Tuesday, December 28, 2004
  Learning to Blog Well I've just started my own blog. I'm very new to this, and am not really sure what I'm doing. I've always wanted to be a writer, but this time I might actually write. I have thought of writing since I was a little girl. I've collected books, journals and empty notebooks for as along as I can remember. The only problem with that is I haven't been able to write with a pen as fast as I can type. This is a much more natural approach for me. I've always had lots to say and some say I say it well. We'll see.

The thing that is heavy on my mind tonight is the disaster in Asia. I can't even imagine what the devastation is like. We've never really dealt with anything of this magnitude in the states. We've had our earthquakes, floods, hurricanes and so forth, but to lose over 50,000 people and still counting is mind boggling. That is more then 7 of my town. And how does one go about organizing a clean up, a search and rescue, where would you start? I've read where our seismologists new the tsunami was coming but there was nothing they could do but send messages. There was no advance warning for those countries. They have nothing in place to prevent this kind of disaster. Why does something so horrible have to happen before people take the initiative to do something? They said this area only has earthquakes every hundred years or so. When was the last one?

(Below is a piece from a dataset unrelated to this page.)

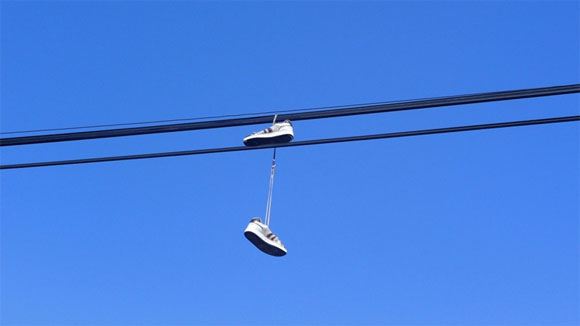zapatos-cables-electricos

My daughter worries about catastrophe's, hurricanes, tsunami's, earthquakes, all the other natural disasters that happen. I was able to pick up a flyer about tsunami's today when I went for a walk in town. Living in a coastal town they try to keep warnings posted everywhere about things that can go wrong. A big one is "don't turn your back on the ocean". Where I live large unexpected waves have been known to take children and pets from the beach, also living in a logging area, large logs are known to be floating in and around the waters. Though the waves can pick these logs up so it looks like toothpicks, they can crush you if they roll on you.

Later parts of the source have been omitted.